First of all, with respect to P&T committees, there are a number of them that are in process. Remember, we launched this in mid-January, third week of January. We are really still very early in the process, and the P&T committee approvals that we've seen, as I mentioned, are quite satisfying in that they are well ahead of what we would have expected in terms of just timeline and number of P&T approvals. Clearly, there is an urgency, I think, that's being recognized and manifest across the sites, with physicians and pharmacists recognizing the value of YARTEMLEA and moving quickly to make it available.

There are centers, obviously, that are approving access to the drug absent P&T approvals, additional P&T approvals will certainly help that access, streamline it, make it more quick, more efficient. With respect to when we would expect all of those to have gone through the P&T process. All is a, is an absolute number. I would expect that the large majority of them will be coming through in the next few months. Your second question about the J-code and the NTAP. The J-code certainly streamlines the billing process and the reimbursement process. Certainly having the J-code now awarded and going into effect on July one, I think will be very helpful.
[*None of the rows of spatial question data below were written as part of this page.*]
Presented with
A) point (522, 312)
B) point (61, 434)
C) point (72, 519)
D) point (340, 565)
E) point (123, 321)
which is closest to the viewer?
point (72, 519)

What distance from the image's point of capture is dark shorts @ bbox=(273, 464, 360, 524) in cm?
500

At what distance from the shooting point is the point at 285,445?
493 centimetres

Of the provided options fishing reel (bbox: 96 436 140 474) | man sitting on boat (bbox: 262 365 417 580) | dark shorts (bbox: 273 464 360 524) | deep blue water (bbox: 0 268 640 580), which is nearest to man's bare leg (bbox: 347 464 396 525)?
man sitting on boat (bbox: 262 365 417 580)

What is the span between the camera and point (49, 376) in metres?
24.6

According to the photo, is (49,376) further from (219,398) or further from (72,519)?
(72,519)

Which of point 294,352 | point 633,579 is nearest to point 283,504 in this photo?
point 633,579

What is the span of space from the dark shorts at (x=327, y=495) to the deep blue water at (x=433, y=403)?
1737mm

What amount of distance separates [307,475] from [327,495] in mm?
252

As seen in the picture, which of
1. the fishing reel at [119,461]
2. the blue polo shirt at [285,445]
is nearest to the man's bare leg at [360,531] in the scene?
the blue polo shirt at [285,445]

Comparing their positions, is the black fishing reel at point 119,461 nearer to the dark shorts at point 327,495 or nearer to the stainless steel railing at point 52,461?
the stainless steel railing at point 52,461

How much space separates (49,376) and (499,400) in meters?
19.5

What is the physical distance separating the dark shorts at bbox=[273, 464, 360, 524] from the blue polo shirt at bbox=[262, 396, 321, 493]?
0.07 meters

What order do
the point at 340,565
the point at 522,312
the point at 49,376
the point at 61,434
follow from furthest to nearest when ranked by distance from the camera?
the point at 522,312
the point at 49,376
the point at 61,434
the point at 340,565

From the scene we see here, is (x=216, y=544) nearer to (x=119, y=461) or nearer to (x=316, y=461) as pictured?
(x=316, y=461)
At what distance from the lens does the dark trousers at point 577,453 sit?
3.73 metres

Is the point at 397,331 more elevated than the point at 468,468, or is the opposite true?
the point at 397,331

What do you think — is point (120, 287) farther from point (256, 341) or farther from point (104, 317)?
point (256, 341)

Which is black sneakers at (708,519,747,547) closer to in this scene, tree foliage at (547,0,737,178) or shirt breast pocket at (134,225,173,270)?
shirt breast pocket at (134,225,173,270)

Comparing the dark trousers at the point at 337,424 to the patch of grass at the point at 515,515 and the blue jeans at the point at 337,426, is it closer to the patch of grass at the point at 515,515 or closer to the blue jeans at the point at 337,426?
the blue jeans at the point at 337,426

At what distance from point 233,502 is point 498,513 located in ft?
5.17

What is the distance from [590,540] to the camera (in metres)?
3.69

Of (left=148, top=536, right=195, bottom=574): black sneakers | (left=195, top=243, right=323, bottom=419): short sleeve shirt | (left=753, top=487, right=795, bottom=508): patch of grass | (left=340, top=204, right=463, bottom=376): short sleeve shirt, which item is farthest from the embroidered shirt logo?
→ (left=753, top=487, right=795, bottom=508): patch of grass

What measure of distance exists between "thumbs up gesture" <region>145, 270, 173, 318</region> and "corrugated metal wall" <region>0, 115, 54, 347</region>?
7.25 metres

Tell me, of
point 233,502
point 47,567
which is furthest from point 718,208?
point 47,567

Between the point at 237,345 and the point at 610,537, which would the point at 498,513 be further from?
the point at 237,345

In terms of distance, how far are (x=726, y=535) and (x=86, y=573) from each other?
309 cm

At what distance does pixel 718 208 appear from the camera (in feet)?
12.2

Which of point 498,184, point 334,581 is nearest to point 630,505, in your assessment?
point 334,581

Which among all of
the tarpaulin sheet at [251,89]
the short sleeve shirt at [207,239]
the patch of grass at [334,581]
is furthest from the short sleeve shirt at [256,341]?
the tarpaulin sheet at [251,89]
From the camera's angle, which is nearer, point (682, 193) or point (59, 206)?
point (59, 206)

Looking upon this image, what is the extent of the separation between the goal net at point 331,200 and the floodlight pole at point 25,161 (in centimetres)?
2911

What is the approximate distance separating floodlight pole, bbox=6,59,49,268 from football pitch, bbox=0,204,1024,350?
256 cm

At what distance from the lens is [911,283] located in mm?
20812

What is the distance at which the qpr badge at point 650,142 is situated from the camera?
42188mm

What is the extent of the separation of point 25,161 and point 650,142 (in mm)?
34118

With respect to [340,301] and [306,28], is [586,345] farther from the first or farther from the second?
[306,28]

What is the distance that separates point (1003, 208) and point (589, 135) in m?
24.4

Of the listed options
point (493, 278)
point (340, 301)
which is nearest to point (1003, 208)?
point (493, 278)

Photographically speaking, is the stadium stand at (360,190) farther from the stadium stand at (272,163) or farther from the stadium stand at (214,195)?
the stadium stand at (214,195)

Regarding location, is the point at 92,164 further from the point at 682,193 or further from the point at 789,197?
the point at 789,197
The NTAP CMS has, in its proposed inpatient prospective payment systems rule, has indicated that they support the approval of the NTAP for YARTEMLEA. That we expect will be finalized in the inpatient final rule in August. Assuming that's the case, it will become or should become finalized and available for use on November 1st, or sometime very close to November 1st. It runs on CMS's schedule. Both of those, the J-code and the NTAP, I expect will obviously help with reimbursement. Any time you have secured reimbursement, that certainly helps with utilization. I think, you know, It's been quite surprising, frankly, how broadly YARTEMLEA has been used in the absence of the historical reimbursement already in place.

Once, as you know, Serge, once that reimbursement becomes much more standard, and much more well-recognized, that just drives front-end utilization as it should.

Serge Belanger
Analyst, Needham

Right. Thank you.

Gregory Demopulos
Chairman and CEO, Omeros

All right. Thank you.

Operator

There are no further questions at this time. I will now turn the call back to Dr. Demopulos for closing remarks.

Gregory Demopulos
Chairman and CEO, Omeros

All right. Thank you, thank you, operator, and thank you all for joining us this afternoon. As we've said, we're pleased with the strength of the YARTEMLEA launch and the continued progress across our pipeline and our platform programs. With expanding commercial momentum, multiple near-term catalysts, and continued execution across the organization, we believe Omeros is well-positioned for continued growth and long-term value creation. As always, we appreciate your continued support and confidence. Have a good evening.

Operator

This concludes today's call. Thank you for attending. You may now disconnect.